I don’t think many people had this kind of perspective.
The Japanese rule of Korea (1910-45) modernized a society obsessed with Confucian values, political corruption, and oppression.
In “Why Hell Always Repeats Itself on the Korean Peninsula” (Tokuma Shoten), I delve into the influence of Confucianism.
During the Yi dynasty, Confucianism (Cheng–Zhu school) was the state religion in Korea.
According to this value system, the literati were ranked higher than the warriors, so the “warrior” was devalued.
That is why the Korean people’s foreign wars always involve the help of outside forces.

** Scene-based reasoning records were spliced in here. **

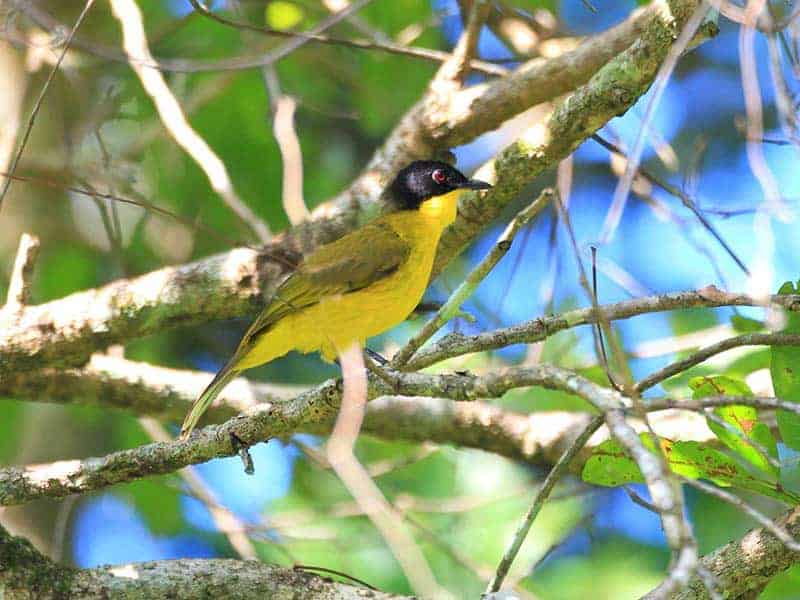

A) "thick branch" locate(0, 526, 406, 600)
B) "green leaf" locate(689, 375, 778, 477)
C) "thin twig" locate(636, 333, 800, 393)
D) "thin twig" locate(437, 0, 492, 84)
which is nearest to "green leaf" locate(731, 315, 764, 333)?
"green leaf" locate(689, 375, 778, 477)

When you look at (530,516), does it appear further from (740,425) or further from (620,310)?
(740,425)

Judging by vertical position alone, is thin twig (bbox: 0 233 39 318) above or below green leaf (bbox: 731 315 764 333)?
above

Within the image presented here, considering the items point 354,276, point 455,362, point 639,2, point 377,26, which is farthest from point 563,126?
point 377,26

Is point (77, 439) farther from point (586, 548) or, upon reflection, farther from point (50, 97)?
point (586, 548)

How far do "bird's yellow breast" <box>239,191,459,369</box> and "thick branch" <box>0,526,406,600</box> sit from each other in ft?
3.94

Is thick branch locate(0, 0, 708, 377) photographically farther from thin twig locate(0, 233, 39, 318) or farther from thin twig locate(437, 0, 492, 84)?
thin twig locate(437, 0, 492, 84)

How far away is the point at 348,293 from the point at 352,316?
0.33 feet

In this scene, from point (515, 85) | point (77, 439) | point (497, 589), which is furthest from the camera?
point (77, 439)

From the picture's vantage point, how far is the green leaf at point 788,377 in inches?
118

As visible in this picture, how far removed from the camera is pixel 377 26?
6.28 metres

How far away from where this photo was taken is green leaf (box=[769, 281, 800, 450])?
9.86ft

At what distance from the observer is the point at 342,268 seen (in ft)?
14.9

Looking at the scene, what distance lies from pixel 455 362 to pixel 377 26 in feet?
6.66

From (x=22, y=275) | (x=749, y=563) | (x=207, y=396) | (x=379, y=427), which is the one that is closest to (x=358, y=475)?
(x=749, y=563)
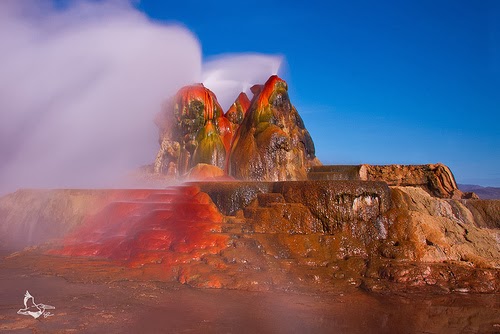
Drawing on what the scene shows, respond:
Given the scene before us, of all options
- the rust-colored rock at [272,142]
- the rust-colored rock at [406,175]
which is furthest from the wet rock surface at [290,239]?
the rust-colored rock at [272,142]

They also looked down on commerce, industry, medicine, etc., placing those involved in these fields in a low position, which prevented the development of the merchant culture that flourished in Japan during the Edo period.
On the other hand, Japan, where even the ordinary people could read, write and do the abacus, was the first to achieve modernization with the Meiji Restoration.
Sadaejuui” Joseon, which was trying to protect itself by following assertive China, called itself “little China” in the Huayi order with China as its suzerain.
The records of the Chosun envoys who often came to Japan during the Edo period show that they looked down on the Japanese people, treating them as “animals” or as “bloodstains.”
They were not ambassadors of friendship and goodwill.